==== THE DATA ====
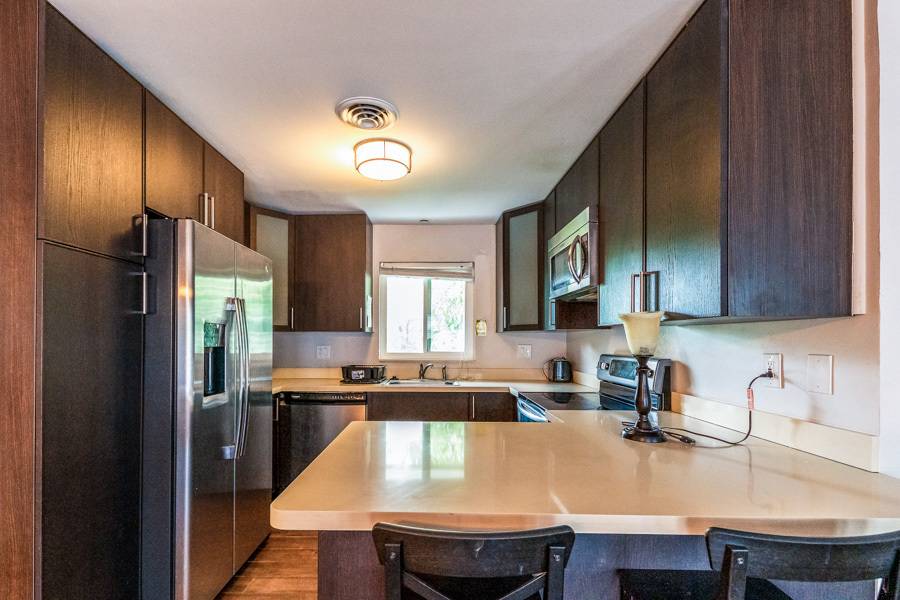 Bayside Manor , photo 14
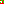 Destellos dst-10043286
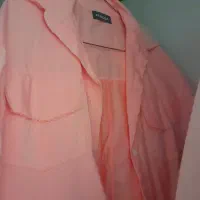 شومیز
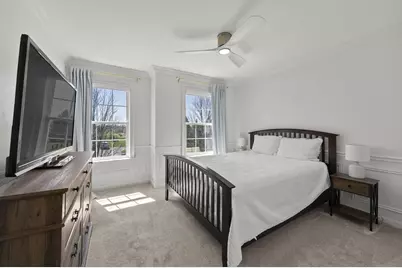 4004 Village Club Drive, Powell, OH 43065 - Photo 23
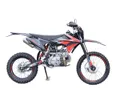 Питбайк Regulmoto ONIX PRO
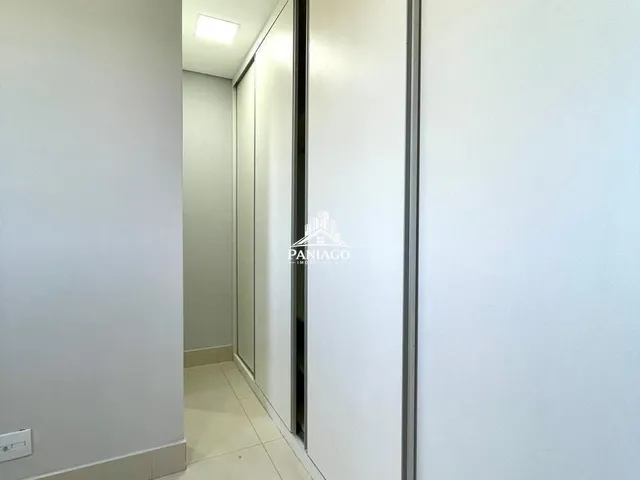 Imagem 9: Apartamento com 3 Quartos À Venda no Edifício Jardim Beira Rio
====
**PROBLEM REQUIREMENTS:** Above are the entries; write them out again exactly, omitting the pictures.

**TASK RESPONSE:**
 Bayside Manor , photo 14
 Destellos dst-10043286
 شومیز
 4004 Village Club Drive, Powell, OH 43065 - Photo 23
 Питбайк Regulmoto ONIX PRO
 Imagem 9: Apartamento com 3 Quartos À Venda no Edifício Jardim Beira Rio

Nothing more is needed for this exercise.